I’m very excited to talk about Shakespeare, digital humanities, and literary “myths” in today’s Boston Globe!
Yesterday I had one of those amazing, serendipitous archival experiences that researchers romanticize (with good reason). As I was searching Britain’s National Archives database for correspondence to and from Charles Hanbury Williams—an eighteenth-century diplomat whose letters I read at the Lewis Walpole Library last year—I found this entry: “An ‘engagement’ diary. Of a member of the Capell family (probably Frances, daughter of Sir Charles Hanbury Williams): the very concise entries give a complete picture of a fashionable young lady’s social round, her studies and reading, visits to church and illnesses and the births, marriages and deaths of her acquaintances.”
As it so happens, the dissertation chapter I’m finishing up (my final chapter!) is all about the London social world and its representation in women’s novels of the day. This diary (meaning what the English call a diary and we would call a day planner) sounded fascinating, and it was at the Hertfordshire Archives, not too far by train from where I’m staying in North London. I had never used the local archives system in the UK, and I decided to make a day of it.
The diary was more than I could have asked for, especially since it fits perfectly with this chapter as well as with my second book project, which is about the development of specialized book formats related to the concept of improvement. When I got to the archives (after getting on the wrong train and ending up in a different part of Hertford than I had originally planned—all in a day’s archival adventure), there was a tiny, neatly packaged octavo volume waiting for me.
The book was even cooler than I could have imagined. Frances Hanbury Williams does seem to be the author, based on references to her “Uncle Hanbury” and to the timing of the return of “Papa” from abroad in 1753 (Frances married William Capel, 4th Earl of Essex, in August 1754—hence the diary’s appearance in the Capel papers in Hertford). Frances used a pre-printed diary, titled The Gentleman’s and Tradesman’s Regular Accompt-Book for the Pocket, to record her social engagements from January to September 1753. The book includes a year’s worth of blanks to enter incoming and outgoing monies, appointments made and kept, and “Memorandums and Observations.” Each opening covers one week. Frances reconfigured the blanks provided to enter her mornings’ activities on the left and evenings’ on the right.
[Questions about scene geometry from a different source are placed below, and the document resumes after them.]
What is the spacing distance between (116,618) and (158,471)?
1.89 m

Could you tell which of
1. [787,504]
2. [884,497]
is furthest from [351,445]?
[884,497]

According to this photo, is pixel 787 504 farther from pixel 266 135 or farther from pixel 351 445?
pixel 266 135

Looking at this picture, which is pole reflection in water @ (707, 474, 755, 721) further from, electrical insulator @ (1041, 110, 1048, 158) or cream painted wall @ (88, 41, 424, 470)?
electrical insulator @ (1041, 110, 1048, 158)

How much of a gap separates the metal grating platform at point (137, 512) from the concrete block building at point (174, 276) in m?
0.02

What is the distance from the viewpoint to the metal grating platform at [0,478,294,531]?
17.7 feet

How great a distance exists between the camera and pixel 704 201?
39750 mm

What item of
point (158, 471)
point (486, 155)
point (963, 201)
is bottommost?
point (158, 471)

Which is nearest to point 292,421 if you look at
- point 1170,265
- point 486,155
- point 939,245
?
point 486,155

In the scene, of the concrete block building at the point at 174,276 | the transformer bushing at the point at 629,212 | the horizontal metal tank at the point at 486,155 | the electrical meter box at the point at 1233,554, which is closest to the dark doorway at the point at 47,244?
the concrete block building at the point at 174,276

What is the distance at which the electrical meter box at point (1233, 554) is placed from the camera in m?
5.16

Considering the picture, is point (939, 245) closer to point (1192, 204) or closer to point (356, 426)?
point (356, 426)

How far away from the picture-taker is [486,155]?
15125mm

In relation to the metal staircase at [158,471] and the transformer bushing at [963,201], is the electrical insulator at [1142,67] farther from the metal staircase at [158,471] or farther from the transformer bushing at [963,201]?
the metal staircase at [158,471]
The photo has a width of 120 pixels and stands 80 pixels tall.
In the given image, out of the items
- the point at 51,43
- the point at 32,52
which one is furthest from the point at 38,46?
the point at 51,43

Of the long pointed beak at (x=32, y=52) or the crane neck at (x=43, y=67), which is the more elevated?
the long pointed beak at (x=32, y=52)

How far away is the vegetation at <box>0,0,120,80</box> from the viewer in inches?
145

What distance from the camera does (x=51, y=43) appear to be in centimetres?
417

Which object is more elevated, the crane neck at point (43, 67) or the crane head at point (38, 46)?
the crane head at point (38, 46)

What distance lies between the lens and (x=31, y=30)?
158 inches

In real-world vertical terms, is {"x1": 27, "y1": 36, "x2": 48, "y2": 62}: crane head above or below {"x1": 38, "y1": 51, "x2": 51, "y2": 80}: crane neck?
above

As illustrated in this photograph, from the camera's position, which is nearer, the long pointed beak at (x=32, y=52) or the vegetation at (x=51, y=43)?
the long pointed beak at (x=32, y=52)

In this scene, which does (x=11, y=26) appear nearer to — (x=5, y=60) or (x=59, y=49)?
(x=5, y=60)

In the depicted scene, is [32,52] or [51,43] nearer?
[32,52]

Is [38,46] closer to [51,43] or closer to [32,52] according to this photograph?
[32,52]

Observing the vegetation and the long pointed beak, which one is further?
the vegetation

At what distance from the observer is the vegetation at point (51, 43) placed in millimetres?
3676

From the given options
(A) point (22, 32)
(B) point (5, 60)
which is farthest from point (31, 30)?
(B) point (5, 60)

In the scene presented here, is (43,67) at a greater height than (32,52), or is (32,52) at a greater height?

What’s particularly interesting about this is that, while the printed aspects of this book emphasize its usefulness for gentlemen and merchants, the final page includes an advertisement for “The Ladies Compleat Pocket-Book,” a “A Memorandum-Book for every Day in the Year.” Despite the existence of a ladies’ version of the very book she was using, Frances appropriated a form that trumpeted its suitability for “every Man’s purpose” to record an upper-class young woman’s social schedule.
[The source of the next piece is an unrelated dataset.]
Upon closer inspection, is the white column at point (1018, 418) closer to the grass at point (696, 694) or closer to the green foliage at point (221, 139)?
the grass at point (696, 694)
And what she recorded provides a fascinating window onto the high society of the mid-eighteenth century. Frances apparently lived in a whirlwind of activity, generally making or receiving at least three or four visits a day and attending multiple balls, assemblies, and concerts per week. If you’re familiar with the eighteenth-century London novel, all the landmarks are there: Ranelagh, Kensington Gardens, the Foundling Hospital, reading The Spectator, playing cards, hearing private concerts. She even “lookd at Saturn thro the Telescope.”
A few images are below. I’m excited to think more about how this evidence of daily social activity reflects on the novels that spent so much time discussing that activity and its impact on young women’s lives.